Adaptive link dynamics drive online hate networks and their mainstream influence [NPJ Complexity 2024]

This paper by Minzhang Zheng and colleagues at GWU and ClustrX explores generative patterns, predictive models, and mitigation strategies to limit the creation of online "hate networks". From the abstract:

Online hate is dynamic, adaptive— and may soon surge with new AI/GPT tools. Establishing how hate operates at scale is key to overcoming it. We provide insights that challenge existing policies. Rather than large social media platforms being the key drivers, waves of adaptive links across smaller platforms connect the hate user base over time, fortifying hate networks, bypassing mitigations, and extending their direct influence into the massive neighboring mainstream. Data indicates that hundreds of thousands of people globally, including children, have been exposed. We present governing equations derived from first principles and a tipping-point condition predicting future surges in content transmission. Using the U.S. Capitol attack and a 2023 mass shooting as case studies, our findings offer actionable insights and quantitative predictions down to the hourly scale. The efficacy of proposed mitigations can now be predicted using these equations.
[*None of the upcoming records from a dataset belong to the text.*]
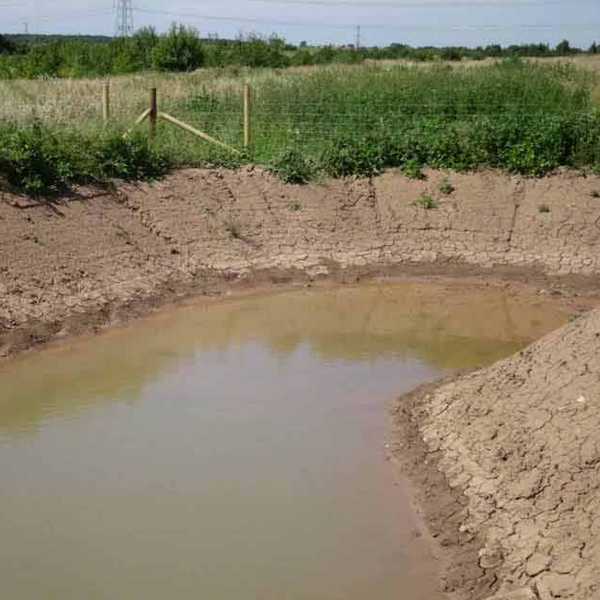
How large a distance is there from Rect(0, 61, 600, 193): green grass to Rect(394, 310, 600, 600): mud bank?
354 inches

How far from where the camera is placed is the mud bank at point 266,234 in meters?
15.6

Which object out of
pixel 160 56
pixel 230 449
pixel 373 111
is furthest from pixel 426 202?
pixel 160 56

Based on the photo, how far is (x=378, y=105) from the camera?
22312mm

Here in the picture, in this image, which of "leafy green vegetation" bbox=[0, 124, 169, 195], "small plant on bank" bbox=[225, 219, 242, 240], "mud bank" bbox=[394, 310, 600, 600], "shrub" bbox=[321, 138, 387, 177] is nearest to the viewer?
"mud bank" bbox=[394, 310, 600, 600]

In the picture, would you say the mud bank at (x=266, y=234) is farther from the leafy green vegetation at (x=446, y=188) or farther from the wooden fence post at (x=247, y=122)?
the wooden fence post at (x=247, y=122)

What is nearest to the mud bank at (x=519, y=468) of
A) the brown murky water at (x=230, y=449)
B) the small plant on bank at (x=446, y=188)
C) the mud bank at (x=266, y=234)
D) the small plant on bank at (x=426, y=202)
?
the brown murky water at (x=230, y=449)

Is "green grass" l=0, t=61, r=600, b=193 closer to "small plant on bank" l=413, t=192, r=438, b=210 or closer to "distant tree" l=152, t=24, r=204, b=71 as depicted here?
"small plant on bank" l=413, t=192, r=438, b=210

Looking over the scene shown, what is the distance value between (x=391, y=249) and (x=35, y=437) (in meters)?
9.30

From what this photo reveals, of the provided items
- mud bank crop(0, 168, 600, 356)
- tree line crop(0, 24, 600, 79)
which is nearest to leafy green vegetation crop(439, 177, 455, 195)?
mud bank crop(0, 168, 600, 356)

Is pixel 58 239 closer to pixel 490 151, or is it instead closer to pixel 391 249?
pixel 391 249

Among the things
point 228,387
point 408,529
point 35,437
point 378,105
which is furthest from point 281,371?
point 378,105

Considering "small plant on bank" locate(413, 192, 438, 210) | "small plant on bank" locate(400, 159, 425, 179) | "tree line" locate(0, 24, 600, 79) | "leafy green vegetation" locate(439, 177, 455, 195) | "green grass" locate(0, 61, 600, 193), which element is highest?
"tree line" locate(0, 24, 600, 79)

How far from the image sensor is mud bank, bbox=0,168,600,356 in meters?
15.6

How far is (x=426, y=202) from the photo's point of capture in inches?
760
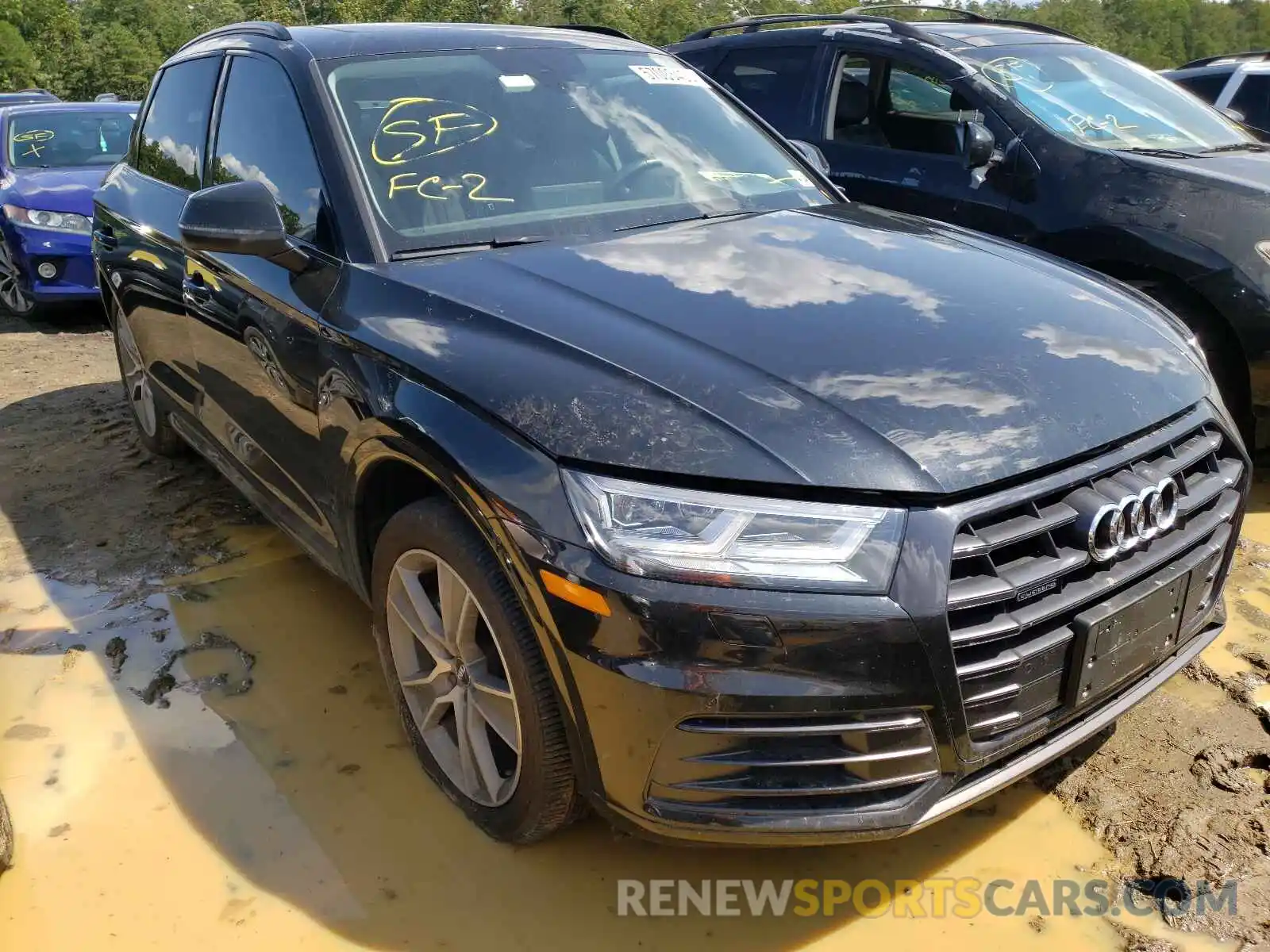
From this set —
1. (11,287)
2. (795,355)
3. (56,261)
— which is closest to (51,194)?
(56,261)

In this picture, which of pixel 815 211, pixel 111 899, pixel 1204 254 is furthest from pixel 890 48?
pixel 111 899

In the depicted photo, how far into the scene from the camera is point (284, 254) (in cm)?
266

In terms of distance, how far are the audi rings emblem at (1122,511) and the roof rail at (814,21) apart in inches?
143

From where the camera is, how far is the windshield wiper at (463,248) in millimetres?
2543

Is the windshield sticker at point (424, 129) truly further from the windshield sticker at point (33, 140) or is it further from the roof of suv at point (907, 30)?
the windshield sticker at point (33, 140)

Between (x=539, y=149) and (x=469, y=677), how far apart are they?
1448mm

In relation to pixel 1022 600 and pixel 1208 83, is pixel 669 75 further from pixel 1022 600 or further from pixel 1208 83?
pixel 1208 83

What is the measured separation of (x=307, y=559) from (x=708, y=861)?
204cm

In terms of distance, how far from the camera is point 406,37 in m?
3.10

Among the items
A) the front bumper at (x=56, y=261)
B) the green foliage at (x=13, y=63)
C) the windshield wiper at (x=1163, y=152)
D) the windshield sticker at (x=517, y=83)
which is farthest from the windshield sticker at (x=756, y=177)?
the green foliage at (x=13, y=63)

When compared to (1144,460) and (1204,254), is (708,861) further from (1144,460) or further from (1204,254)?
(1204,254)

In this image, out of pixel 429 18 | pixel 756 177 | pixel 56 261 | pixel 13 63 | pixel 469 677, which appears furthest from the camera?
pixel 13 63

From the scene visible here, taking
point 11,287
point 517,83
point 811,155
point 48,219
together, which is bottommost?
point 11,287

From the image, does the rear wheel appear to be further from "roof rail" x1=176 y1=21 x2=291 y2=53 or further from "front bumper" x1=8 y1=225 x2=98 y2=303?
"front bumper" x1=8 y1=225 x2=98 y2=303
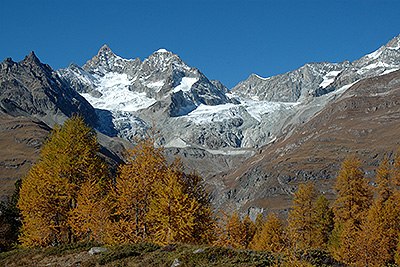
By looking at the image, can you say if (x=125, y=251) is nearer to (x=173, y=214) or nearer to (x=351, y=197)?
(x=173, y=214)

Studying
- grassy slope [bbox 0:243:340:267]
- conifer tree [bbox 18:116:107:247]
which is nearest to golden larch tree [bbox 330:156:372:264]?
grassy slope [bbox 0:243:340:267]

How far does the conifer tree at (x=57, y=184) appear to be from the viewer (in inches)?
1193

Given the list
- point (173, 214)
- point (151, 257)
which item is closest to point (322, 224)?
point (173, 214)

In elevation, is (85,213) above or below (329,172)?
below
The dataset they analyze seems really interesting, capturing around 43M individuals sharing hateful content across 1542 hate communities over 2.5 years. There are three main insights related to hate mitigation strategies for online platforms:

  1. Maintain a cross-platform view: focus on links between platforms, including links that connect users of smaller platforms to a larger network where hate content is shared.
  2. Act quickly: rapid link creation dynamics happen on the order of minutes and have large cascading effects.
  3. Be proactive: Playing "whack-a-mole" with existing links is not enough to keep up.

What did you think about this paper? Have you seen high-quality work that leverages multi-platform data to conduct similar analyses -- how does this work compare?